** Opening Passage shown block **

Wednesday, October 06, 2021

Darkness

 



It’s a routine morning as I tend the animals and work on waking up and then with a crash I can almost hear, I remember my friend Marissa took her own life yesterday and the world is suddenly darker.


Marissa. A vibrant, compassionate, gifted musician. A wife. A mother of a 5 year old son and a 3 month old daughter. A home health care nurse and a woman full of faith. How could such a thing have happened and how do you make sense of it? Her devastated and bewildered husband collapses with grief and shock and an entire music community grieves.

By the next morning, a meal train has been established and it goes clear to Thanksgiving.

Her family and his are both local and they step up and in immediately. An absolute torrent of messages of love and support flood social media, offering prayers and play dates and even dog sitting. This was a woman who was not just much loved, but treasured and the idea that such a darkness as overtook her even exists is frightening. That it could be hidden is terrifying.

** Closing Passage shown block **
** Opening Data for review block **

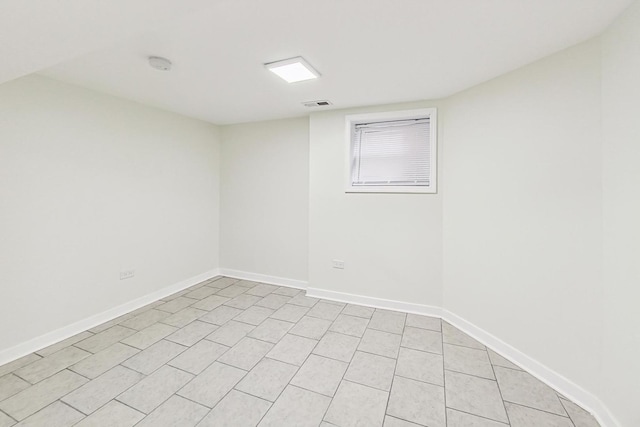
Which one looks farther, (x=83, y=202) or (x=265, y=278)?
(x=265, y=278)

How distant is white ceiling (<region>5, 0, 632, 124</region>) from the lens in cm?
120

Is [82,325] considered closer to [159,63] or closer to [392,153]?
[159,63]

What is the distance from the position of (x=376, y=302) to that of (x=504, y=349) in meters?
1.36

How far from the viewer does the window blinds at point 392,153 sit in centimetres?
315

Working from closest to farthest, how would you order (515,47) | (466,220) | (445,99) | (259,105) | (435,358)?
(515,47), (435,358), (466,220), (445,99), (259,105)

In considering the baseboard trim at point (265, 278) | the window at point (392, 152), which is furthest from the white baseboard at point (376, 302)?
the window at point (392, 152)

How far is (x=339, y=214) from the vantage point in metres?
3.49

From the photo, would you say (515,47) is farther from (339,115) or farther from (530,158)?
(339,115)

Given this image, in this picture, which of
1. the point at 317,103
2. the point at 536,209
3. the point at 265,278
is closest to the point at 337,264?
the point at 265,278

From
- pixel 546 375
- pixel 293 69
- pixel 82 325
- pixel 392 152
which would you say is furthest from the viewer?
pixel 392 152

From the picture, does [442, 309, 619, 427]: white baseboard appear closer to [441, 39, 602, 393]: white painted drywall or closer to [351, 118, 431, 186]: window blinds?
[441, 39, 602, 393]: white painted drywall

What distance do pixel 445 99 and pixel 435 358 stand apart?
8.66 ft

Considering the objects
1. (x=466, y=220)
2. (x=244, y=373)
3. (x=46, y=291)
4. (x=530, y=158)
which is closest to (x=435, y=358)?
(x=466, y=220)

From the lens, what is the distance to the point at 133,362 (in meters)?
2.20
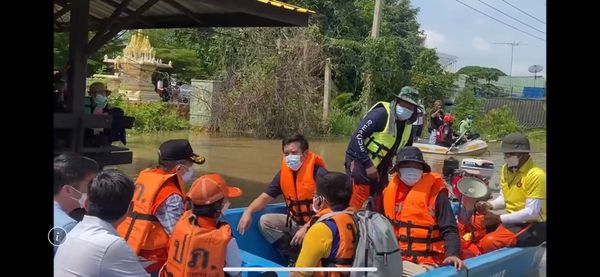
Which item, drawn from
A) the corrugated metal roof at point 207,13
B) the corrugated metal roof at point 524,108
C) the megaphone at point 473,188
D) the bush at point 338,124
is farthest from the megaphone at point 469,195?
the corrugated metal roof at point 524,108

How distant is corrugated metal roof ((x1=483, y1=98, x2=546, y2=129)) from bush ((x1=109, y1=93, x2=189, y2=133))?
13220 millimetres

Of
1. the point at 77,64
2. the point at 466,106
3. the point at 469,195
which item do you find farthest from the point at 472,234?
the point at 466,106

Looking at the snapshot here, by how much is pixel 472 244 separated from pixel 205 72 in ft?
72.2

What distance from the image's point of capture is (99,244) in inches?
92.0

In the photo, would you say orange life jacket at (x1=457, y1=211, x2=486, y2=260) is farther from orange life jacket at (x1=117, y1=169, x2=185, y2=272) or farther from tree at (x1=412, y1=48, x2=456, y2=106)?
tree at (x1=412, y1=48, x2=456, y2=106)

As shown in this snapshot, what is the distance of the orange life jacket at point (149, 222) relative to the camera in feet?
11.1

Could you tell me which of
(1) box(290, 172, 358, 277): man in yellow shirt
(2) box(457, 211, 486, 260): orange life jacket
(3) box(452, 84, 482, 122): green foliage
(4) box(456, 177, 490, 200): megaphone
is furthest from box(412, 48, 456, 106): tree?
(1) box(290, 172, 358, 277): man in yellow shirt

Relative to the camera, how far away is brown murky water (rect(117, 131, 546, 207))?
36.9 ft

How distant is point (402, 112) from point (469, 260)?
1.75 m

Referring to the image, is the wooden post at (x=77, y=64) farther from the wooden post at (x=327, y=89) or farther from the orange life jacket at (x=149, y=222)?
the wooden post at (x=327, y=89)

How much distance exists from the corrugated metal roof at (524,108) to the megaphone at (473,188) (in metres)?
21.7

** Closing Data for review block **

**Required work:**
A - From the "Darkness" post, copy the passage starting with "Wednesday, October 06, 2021" and going on through "is suddenly darker.".
B - According to the "Darkness" post, what things do the messages on social media offer?
C - Continue the "Darkness" post from the point where it stops.
None of the items is needed for this work.

**Responses to the exercise:**
A -
Wednesday, October 06, 2021

Darkness

 



It’s a routine morning as I tend the animals and work on waking up and then with a crash I can almost hear, I remember my friend Marissa took her own life yesterday and the world is suddenly darker.

B - Prayers, play dates, and dog sitting.

C -
In less than 24 hours, a Gofundme account has raised over $20,000 and upped their goal to $25,000. A half day later, they’ve made the $25,000 and upped it to $30.000, the day after that to $40,000. I imagine it will be met if not exceeded by the end of the today. The messages on social media continue to mount – they are heartbreaking and it begins to be apparent that this lovely woman touched more lives than you could count. Childhood friends post pictures from school and work and evenings out, happier times that will never be again. How do you tell a little 5 year old boy that his mother is gone for always?


Absent some mitigating factor, it’s about the darkness, an evil and seductive trickster if ever there was one. She wasn’t incurably ill with some disease that would’ve savaged her body and mind and taken her life in the end. There was no chronic, untreatable pain. She wasn’t facing a life of incarceration without hope for release or working through some addiction. And yet, the darkness somehow convinced her that she was a failure and that her husband and babies and family and friends would all be better off without her. She couldn’t have been more wrong.


Most of the time, I’m not sure whether or not I believe in God or an afterlife but things like this make me want to, even if it’s nothing more than finding peace.